Quand Sophie Auconie défend une vision approximative de l’Histoire au service d’une idéologie réactionnaire

En relayant une certaine vision de l’Histoire, Sophie Auconie laisse planer le doute sur sa propre vision de l’histoire nationale.

Le 20 décembre, la députée européenne et candidate aux élections municipales à Tours Sophie Auconie relayait un « tweet » de l’émission Les Grandes Gueules citant l’ex-acteur Lorant Deutsch : « L’Histoire n’appartient pas qu’aux historiens. Elle nous appartient à tous. »

Quand Lorant Deutsch dit cela, il s’agit pour lui de couper court aux critiques formulées par des historiens à propos des deux ouvrages qu’il a publié, Métronome et Hexagone. Face à ceux qui lui reprochent de commettre de nombreuses inexactitudes et de détourner les faits au service d’une idéologie douteuse, Deutsch avait déjà déclaré :"Je ne suis pas un historien au sens universitaire du terme mais un passionné d’Histoire, un transmetteur d’Histoire et un conteur d’histoires" [1].

Puisqu’il n’est pas historien, il serait injuste de lui reprocher des erreurs ou approximations. Et il peut par exemple avancer sans sourciller que le Louvre a été fondé par le père de Clovis au Ve siècle, alors qu’il a été commencé, au mieux, à la fin du XIIe siècle [2]. Ce type d’erreur pourrait sembler sans conséquence si l’extrême-droite ne s’en servait pas pour faire son beurre, les identitaires parisiens saluant dans le travail de l’écrivain une « démarche de ré-enracinement » donnant la preuve d’un « effacement progressif » d’une identitée mystifiée [3].

Mêmes approximations quand Deutsch évoque la bataille de Poitiers dans son dernier ouvrage. Une critique détaillée du chapitre en question peut-être lue sur le site Les historiens de garde : pour Deutsch, Charles Martel, « sous la bannière du Christ », met un coup d’arrêt au « déferlement sarrasin », aux « houles musulmanes » qui, « Coran dans la main, cimeterre dans l’autre, (...) ont envahi Narbonne et sa région, massacrant les défenseurs de la ville, envoyant femmes et enfants en esclavage, offrant terres et habitations à des milliers de familles musulmanes venues d’Afrique du Nord. » Or, d’après l’historien Christophe Naudin :

« Il est (...) faux d’affirmer, comme il le fait, que l’armée d’Abd al-Rahman était suivie d’une population entière prête à coloniser les terres conquises. Lors de leurs incursions en Septimanie, les Arabes ont pris des villes (comme Narbonne), y ont installé un gouverneur et une garnison, mais très rarement une population arabe ou berbère. Ceci expliquant en partie d’ailleurs leur tolérance envers les populations locales, et notamment leurs cultes : il est plus facile d’installer son pouvoir en ayant la population de son côté. C’est d’ailleurs comme cela que les Arabes ont procédé en Al Andalus. L’intention de Deutsch est évidemment de faire croire à une colonisation massive et programmée. »

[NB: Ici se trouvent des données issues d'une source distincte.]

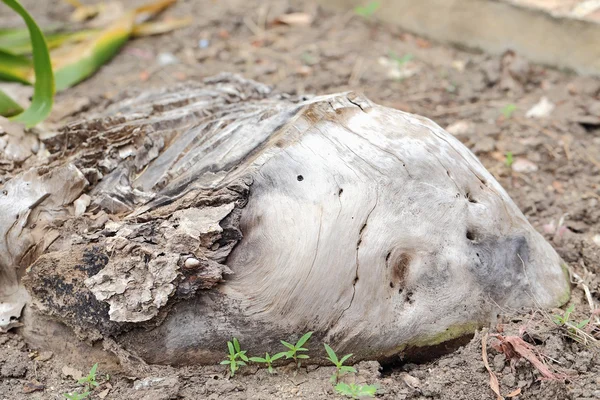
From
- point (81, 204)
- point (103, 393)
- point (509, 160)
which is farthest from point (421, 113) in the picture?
point (103, 393)

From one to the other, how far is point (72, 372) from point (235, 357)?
55cm

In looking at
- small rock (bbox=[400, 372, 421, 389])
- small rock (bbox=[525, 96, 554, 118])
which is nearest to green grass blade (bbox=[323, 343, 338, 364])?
small rock (bbox=[400, 372, 421, 389])

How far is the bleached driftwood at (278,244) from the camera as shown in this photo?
189 centimetres

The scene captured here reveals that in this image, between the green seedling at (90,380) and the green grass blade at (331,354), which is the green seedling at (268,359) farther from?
the green seedling at (90,380)

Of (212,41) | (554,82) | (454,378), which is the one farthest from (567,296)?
(212,41)

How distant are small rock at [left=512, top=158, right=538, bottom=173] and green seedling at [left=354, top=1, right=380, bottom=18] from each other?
1.56 meters

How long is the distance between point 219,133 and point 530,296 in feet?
4.02

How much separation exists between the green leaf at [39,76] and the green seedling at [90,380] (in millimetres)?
1088

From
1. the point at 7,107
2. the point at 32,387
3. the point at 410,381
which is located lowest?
the point at 32,387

Difficile de ne pas faire le lien entre la thèse soutenue par Deutsch et le discours de l’extrême-droite identitaire, qui parle à loisir de « remplacement de population » et « d’islamisation de la France » pour fustiger l’immigration nord-africaine. Un exemple local, ce tweet de Pierre-Louis Mériguet, leader du groupuscule d’extrême-droite Vox Populi (et probable candidat du Front National aux élections municipales).

D’ailleurs, l’une des bannières du blog de Vox Populi présente un détail du tableau La bataille de Poitiers, de Charles de Steuben.

Sur la même ligne, le groupuscule d’extrême-droite « Génération Identitaire » a récemment occupé le chantier d’une mosquée à Poitiers en déployant une banderole « 732 Génération Identitaire » (732 étant la date de la bataille de Poitiers).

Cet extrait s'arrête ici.